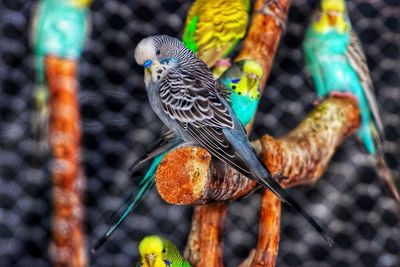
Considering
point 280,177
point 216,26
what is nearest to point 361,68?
point 216,26

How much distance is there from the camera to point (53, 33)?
4.93 ft

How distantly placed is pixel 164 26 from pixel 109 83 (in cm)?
24

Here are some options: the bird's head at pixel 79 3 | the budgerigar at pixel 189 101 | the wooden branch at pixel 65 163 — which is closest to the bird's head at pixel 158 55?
the budgerigar at pixel 189 101

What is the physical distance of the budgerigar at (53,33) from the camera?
58.1 inches

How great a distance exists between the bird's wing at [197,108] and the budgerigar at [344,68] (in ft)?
2.33

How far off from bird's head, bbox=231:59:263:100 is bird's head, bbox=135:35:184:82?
0.39 ft

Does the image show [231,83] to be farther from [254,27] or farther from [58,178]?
[58,178]

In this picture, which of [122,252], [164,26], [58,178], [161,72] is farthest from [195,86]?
[122,252]

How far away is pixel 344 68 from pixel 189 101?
818 millimetres

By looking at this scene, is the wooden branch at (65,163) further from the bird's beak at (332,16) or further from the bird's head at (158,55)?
the bird's beak at (332,16)

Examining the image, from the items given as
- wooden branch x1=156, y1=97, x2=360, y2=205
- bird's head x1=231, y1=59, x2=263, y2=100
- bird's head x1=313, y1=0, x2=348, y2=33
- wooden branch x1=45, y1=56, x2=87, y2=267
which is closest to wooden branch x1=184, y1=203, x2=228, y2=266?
wooden branch x1=156, y1=97, x2=360, y2=205

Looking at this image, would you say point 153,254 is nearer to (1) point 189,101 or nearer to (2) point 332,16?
(1) point 189,101

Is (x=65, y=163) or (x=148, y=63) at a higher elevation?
(x=148, y=63)

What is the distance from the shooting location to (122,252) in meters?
1.73
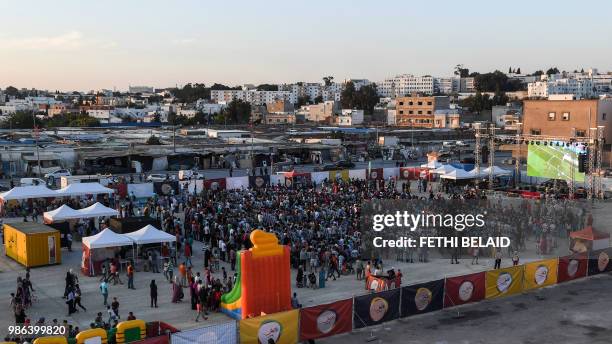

* * *

The problem: Arrange everything from the entry containing "How far away" down to the end of the entries as a two-column CSV with the headers input and output. Give one row per entry, with its text and its answer each in a single quoted field, line breaks replaced by spaces, and the pictures left out.

Solution to this task:
input,output
"How far away is pixel 344 68 from pixel 189 101?","818 millimetres"
"By looking at this scene, is the wooden branch at (65,163) further from the bird's beak at (332,16) or further from the bird's head at (158,55)?","the bird's beak at (332,16)"
"Examining the image, from the items given as - wooden branch x1=156, y1=97, x2=360, y2=205 - bird's head x1=231, y1=59, x2=263, y2=100 - bird's head x1=313, y1=0, x2=348, y2=33 - wooden branch x1=45, y1=56, x2=87, y2=267 which is closest to wooden branch x1=184, y1=203, x2=228, y2=266?","wooden branch x1=156, y1=97, x2=360, y2=205"
"Looking at this image, would you say point 153,254 is nearer to (1) point 189,101 or nearer to (2) point 332,16?","(1) point 189,101"
"Is (x=65, y=163) or (x=148, y=63) at a higher elevation?","(x=148, y=63)"
"What is the distance from the shooting location to (122,252) in meters?","1.73"